Originally Posted by approx
Seems like I can't get the right answer after all. Can someone please check my calculations to see where I go wrong?

$\displaystyle P(U<a) = \int_0^a \frac{ue^{-u/2}}{4} du = 0.05$ =

$\displaystyle 1/4\int_0^a {ue^{-u/2}} du] = 0.05$ =

$\displaystyle 1/4[u*(-2e^{-u/2}]_0^a - \int_0^a 1*(-2e^{-u/2})\, du = 0.05$ =

$\displaystyle 1/4[[-u2e^{-u/2}]_0^a - \int_0^a -2e^{-u/2} du] = 0.05$

$\displaystyle 1/4[[-a2e^{-a/2}] - [4e^{-u/2}]_0^a] = 0.05$ =

$\displaystyle 1/4[-a2e^{-a/2} - [4(e^{-a/2}-e^{-0})] = 0.05$

$\displaystyle 1/4[-a2e^{-a/2} - [4(e^{-a/2}-1)] = 0.05$ =

$\displaystyle 1/4[-a2e^{-a/2} - 4e^{-a/2} + 4)] = 0.05$

Your calculations are correct. Now solve for a (numerically, I'd imagine) and get an answer to the required accuracy. (An exact answer in terms of the Lambert W-function is possible but neither useful nor required).
• Oct 13th 2008, 01:21 PM
approx
Sorry for going about this forever. I also posted this in the math part, but no one was able to help me out.

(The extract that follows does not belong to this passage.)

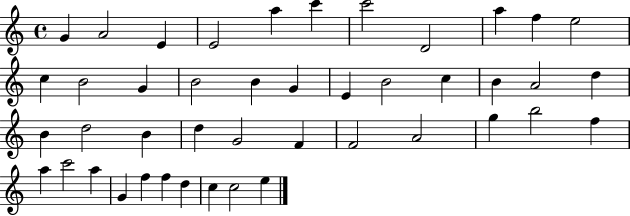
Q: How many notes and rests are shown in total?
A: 44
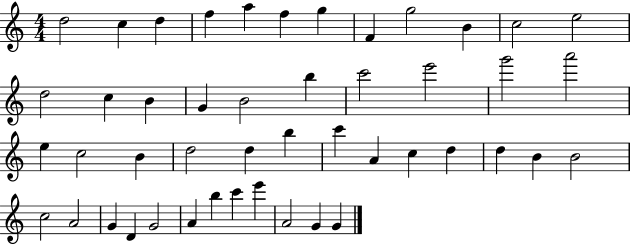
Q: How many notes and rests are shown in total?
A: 47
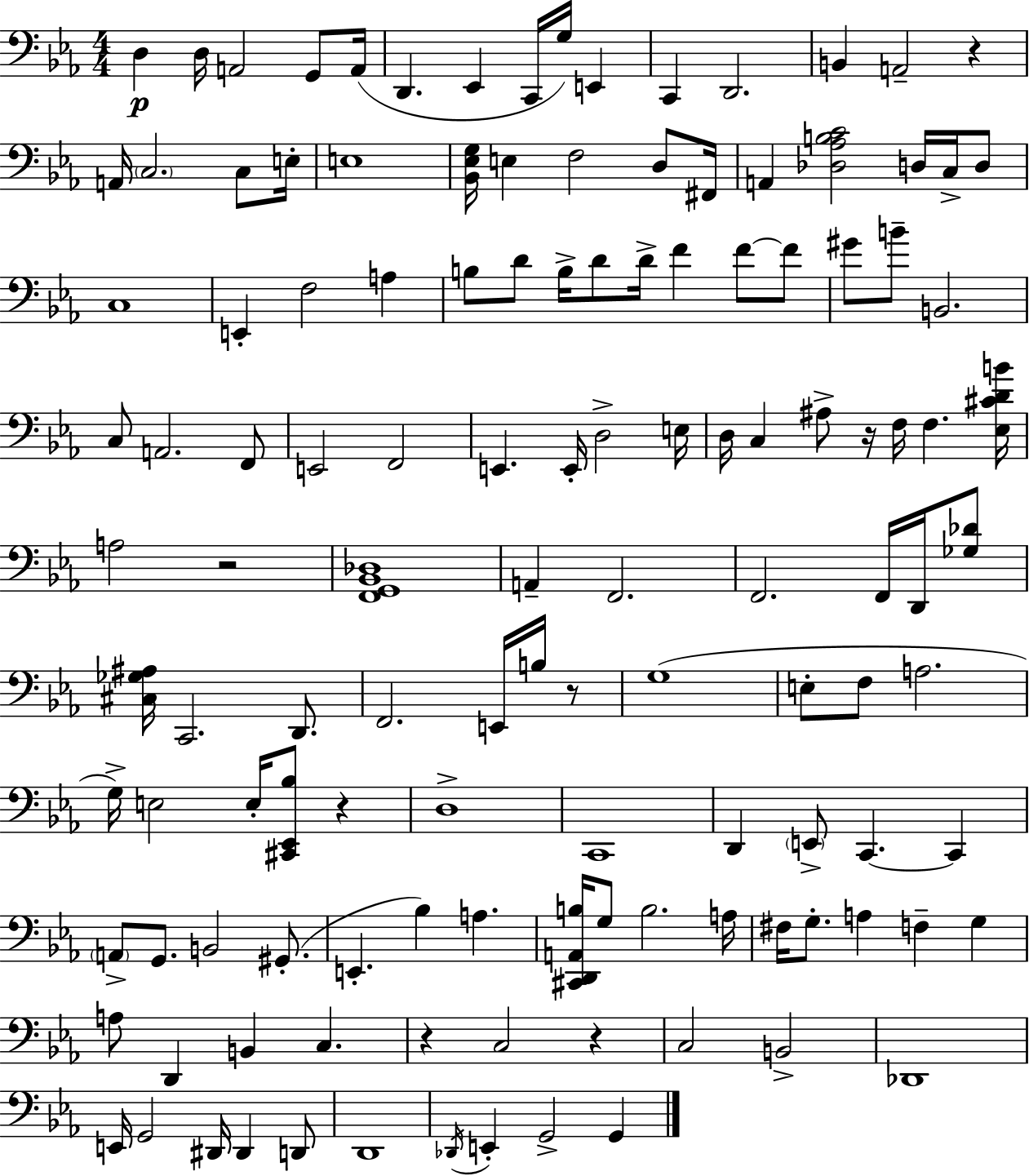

I go on like this:

$\displaystyle 1/4[-a2e^{-a/2} - 4e^{-a/2} + 4)] = 0.05$

$\displaystyle 1/4(-a2e^{-a/2}) -e^{a/2} +1 = 0.05$

$\displaystyle -0.5a(e^{-a/2}) -e^{a/2} +1 = 0.05$

$\displaystyle -0.5a(e^{-a/2}) -e^{a/2} = -0.95$

$\displaystyle -e^{-a/2} (1+0.5a)= -0.95$

$\displaystyle -e^{-a/2} = \frac{-0.95}{(1+0.5a)}$

$\displaystyle e^{-a/2} = \frac{0.95}{-(1+0.5a)}$

But how do I solve for a from here? Thanks for your help.

• Oct 13th 2008, 04:17 PM
mr fantastic
Quote:

Originally Posted by approx
Sorry for going about this forever. I also posted this in the math part, but no one was able to help me out. I go on like this:

$\displaystyle 1/4[-a2e^{-a/2} - 4e^{-a/2} + 4)] = 0.05$$\displaystyle \displaystyle \displaystyle 1/4(-a2e^{-a/2}) -e^{a/2} +1 = 0.05$$$\displaystyle
$\displaystyle -0.5a(e^{-a/2}) -e^{a/2} +1 = 0.05$$\displaystyle \displaystyle -0.5a(e^{-a/2}) -e^{a/2} = -0.95$$$\displaystyle
$\displaystyle -e^{-a/2} (1+0.5a)= -0.95$$\displaystyle \displaystyle -e^{-a/2} = \frac{-0.95}{(1+0.5a)}$$$\displaystyle
$\displaystyle e^{-a/2} = \frac{0.95}{-(1+0.5a)}$\$

But how do I solve for a from here? Thanks for your help.

As I said earlier, you will have to solve it numerically. That means you have to use technology to get an approximate solution. eg. I used a TI-89 calculator to get my answers.